Извечная наша ошибка состоит в том, что мы верим, будто мы малы — а это лишено всякого смысла; и в безграничность, смысла в которой не больше; в нашу продолжительность — ни долгую, ни краткую; и в бесконечную продолжительность, подобную нашей. Таким образом, безграничное и вечное являются, возможно, бесконечным распространением частиц, схожих по своим размерам и структуре. Только одни по отношению к другим кажутся меньше, а другие — больше.
Если мне возразят, что предыдущие главы противоречат тому, что я говорю, я отвечу, что эта книга — своего рода Дневник, и я считаю, что противоречивость — основа повседневных исследований и что если быть честным, то собственные ошибки исправлять нельзя.
Вы мне скажете, что эта обманчивая перспектива — наша, и благоразумие требует с ней смириться; что если наши чувства ограничены, то надо принять их как есть и постараться извлечь из них пользу; что если человек увечен, то он неплохо приспособился к своему увечью. Пожалуй. Но если бы человек без труда осознал, что время-пространство — это мираж, то, возможно, перестал бы так жадно стремиться к победам и поражениям. Правда, одновременно с этим он утратил бы и отвагу, помогающую ему завоевывать и строить. Выходит, все к лучшему в этом худшем из миров. И все же: славно подчиняться, когда знаешь, чему подчиняешься, и тем благородней делать свое дело, когда сознаешь его бесполезность.
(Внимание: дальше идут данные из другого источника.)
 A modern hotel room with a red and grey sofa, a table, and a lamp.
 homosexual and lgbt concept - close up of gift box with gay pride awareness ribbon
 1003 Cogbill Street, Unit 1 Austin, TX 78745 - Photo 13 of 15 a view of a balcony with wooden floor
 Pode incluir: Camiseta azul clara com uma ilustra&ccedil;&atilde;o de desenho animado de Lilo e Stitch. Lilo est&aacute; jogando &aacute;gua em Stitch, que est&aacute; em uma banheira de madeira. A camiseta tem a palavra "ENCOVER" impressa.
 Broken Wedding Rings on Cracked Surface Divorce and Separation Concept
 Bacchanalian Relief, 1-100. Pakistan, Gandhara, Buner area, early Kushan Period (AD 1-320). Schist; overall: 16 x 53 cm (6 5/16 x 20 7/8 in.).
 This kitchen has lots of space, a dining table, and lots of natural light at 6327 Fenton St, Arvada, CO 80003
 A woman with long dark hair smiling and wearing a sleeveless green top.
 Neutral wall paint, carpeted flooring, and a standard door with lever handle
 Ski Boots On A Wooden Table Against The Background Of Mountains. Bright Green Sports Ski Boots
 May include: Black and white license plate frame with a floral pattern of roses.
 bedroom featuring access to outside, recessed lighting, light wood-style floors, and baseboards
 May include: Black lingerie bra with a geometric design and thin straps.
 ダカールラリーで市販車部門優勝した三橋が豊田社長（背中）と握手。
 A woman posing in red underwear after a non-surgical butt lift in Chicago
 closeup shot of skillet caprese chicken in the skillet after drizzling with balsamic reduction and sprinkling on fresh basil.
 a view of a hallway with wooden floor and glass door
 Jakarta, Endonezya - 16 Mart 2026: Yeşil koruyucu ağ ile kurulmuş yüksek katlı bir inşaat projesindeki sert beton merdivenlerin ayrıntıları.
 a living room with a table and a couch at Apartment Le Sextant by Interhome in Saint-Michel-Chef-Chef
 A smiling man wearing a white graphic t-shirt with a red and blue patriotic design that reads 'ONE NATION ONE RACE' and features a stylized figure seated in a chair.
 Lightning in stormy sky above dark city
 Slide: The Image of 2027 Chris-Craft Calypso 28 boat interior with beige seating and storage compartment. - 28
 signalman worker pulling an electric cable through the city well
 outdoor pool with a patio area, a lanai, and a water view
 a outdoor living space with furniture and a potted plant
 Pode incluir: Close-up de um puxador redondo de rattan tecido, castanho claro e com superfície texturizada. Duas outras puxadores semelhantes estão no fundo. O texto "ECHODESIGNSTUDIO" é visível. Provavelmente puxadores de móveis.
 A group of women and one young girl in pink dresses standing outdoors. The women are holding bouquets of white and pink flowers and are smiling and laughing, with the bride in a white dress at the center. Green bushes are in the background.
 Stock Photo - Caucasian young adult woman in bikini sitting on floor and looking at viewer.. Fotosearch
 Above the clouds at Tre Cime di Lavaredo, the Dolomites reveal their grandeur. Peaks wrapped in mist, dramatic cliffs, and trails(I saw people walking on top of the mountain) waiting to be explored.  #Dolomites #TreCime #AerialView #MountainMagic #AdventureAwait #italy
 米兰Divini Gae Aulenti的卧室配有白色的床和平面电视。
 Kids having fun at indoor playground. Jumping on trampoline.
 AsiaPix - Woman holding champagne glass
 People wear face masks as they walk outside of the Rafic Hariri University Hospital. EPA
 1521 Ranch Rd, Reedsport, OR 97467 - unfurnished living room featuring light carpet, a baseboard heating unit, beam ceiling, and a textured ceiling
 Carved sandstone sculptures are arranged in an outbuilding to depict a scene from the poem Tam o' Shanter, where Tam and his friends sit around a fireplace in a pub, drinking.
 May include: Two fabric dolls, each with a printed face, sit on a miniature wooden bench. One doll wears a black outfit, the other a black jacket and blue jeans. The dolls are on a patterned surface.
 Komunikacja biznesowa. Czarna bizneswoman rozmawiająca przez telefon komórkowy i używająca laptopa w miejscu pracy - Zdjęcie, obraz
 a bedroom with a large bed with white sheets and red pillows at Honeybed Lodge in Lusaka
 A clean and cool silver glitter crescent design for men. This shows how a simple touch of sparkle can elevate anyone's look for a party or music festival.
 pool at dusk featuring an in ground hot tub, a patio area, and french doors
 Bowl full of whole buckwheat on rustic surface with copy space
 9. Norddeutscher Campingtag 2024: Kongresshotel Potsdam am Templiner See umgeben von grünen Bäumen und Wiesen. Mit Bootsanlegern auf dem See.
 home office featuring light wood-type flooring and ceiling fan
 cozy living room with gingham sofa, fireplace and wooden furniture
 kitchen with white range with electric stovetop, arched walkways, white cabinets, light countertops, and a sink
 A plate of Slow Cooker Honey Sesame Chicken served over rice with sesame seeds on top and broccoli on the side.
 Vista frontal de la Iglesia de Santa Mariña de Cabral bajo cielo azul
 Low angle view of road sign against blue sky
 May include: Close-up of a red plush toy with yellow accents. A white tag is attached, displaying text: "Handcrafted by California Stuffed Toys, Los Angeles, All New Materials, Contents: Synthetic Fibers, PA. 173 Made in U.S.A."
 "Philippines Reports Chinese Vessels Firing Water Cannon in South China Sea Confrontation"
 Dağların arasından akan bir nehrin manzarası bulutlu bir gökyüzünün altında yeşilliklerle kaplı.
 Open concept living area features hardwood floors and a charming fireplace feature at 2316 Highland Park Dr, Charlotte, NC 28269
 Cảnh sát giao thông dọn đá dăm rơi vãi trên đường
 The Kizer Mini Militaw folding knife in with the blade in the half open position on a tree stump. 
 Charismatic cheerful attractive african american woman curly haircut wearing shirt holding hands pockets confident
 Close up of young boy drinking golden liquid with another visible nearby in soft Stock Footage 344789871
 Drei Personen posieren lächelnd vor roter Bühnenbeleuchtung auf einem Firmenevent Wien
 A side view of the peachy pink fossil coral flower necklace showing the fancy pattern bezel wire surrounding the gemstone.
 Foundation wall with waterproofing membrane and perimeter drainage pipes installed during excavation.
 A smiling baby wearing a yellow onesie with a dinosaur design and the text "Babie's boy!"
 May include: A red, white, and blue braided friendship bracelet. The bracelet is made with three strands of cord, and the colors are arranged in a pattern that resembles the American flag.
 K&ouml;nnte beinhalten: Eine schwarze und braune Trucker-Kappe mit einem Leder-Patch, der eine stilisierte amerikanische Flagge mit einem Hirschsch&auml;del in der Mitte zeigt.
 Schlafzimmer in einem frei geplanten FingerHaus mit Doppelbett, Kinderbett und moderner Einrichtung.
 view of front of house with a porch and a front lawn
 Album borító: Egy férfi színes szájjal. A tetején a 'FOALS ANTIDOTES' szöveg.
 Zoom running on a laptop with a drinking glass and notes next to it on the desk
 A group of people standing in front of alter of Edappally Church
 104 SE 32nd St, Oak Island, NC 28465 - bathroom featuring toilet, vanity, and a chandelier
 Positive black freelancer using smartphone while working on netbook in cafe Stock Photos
Впрочем, вполне возможно, что всякое дело другого стоит и малейшее наше действие играет в общей системе первостепенную роль.
*
Жизнь и смерть людей и миров были и остаются величайшей загадкой. Возможно, тут есть свои перспективы. Возможно, что и жизнь, и смерть не имеют значения. Что все само себя поглощает и превращается в бездвижность, являющуюся нескончаемой катастрофой, грохот которой представляется нам тишиной и в которой и тишина, и грохот значат не больше, чем жизнь и смерть.
Тайна смерти состоит в ее кажущейся невозможности, потому что так называемое бесконечно малое, далекое, из чего мы сделаны, не может кончиться.
Возможно, бесконечность человеческого тела относится к иному виду продолжительности, столь же необъяснимому, как и наши расстояния, и тело (завещаем ли мы его науке или предоставляем ему разлагается — только не следует это пугать с поэтическими фразами типа: «На могилах растут цветы») обладает непрерывностью невидимого, то есть бессмертием, которое пытаются приписать душе. Не будем забывать, что когда я говорю о вечности, самая эта продолжительность обретает смысл только в соотношении с нашим отчаяньем, вызванным тем, что мы недолговечны. Мне бы хотелось, чтобы люди более компетентные, чем я, задумались об этих противоречиях, которые вовсе не будут противоречиями в области, где наши три измерения смехотворны.
*
Оторваться от нашего словаря и нашего кода — это работа, на которую я решился только прикрывшись неведеньем. Даже если узник заключен пожизненно, ему лучше сознавать, что он в тюрьме. Это рождает надежду, а надежда — та же вера.
*
Ах, как бы я хотел не ходить кругами, а умело организовать эту главу. Увы, я на такое не способен, но, надеюсь, она послужит предлогом для чьих-нибудь ученых рассуждений. Я не умею научно изложить вопрос, потому что дар, которым я обладаю, действует наперекор уму. Дар принимает, увы, вид ума, но странным образом запоминает глупость. В том моя беда. Я нисколько не стыжусь признаться в этом открыто. Именно потому, что ум — не моя стихия. Ум мне кажется наивысшей формой глупости. Он все усложняет. Все засушивает. Это старый козел, ведущий стадо на бойню.
Кроме того, чем больше мой разум привыкает гулять на свободе, тем смиренней я становлюсь, тем больше подчиняюсь своей задаче. Я не хочу, всякий раз, как ворон — собрат того, что фигурирует у Эдгара По, — сядет на бюст какого-нибудь философа, повторять: «К чему все?»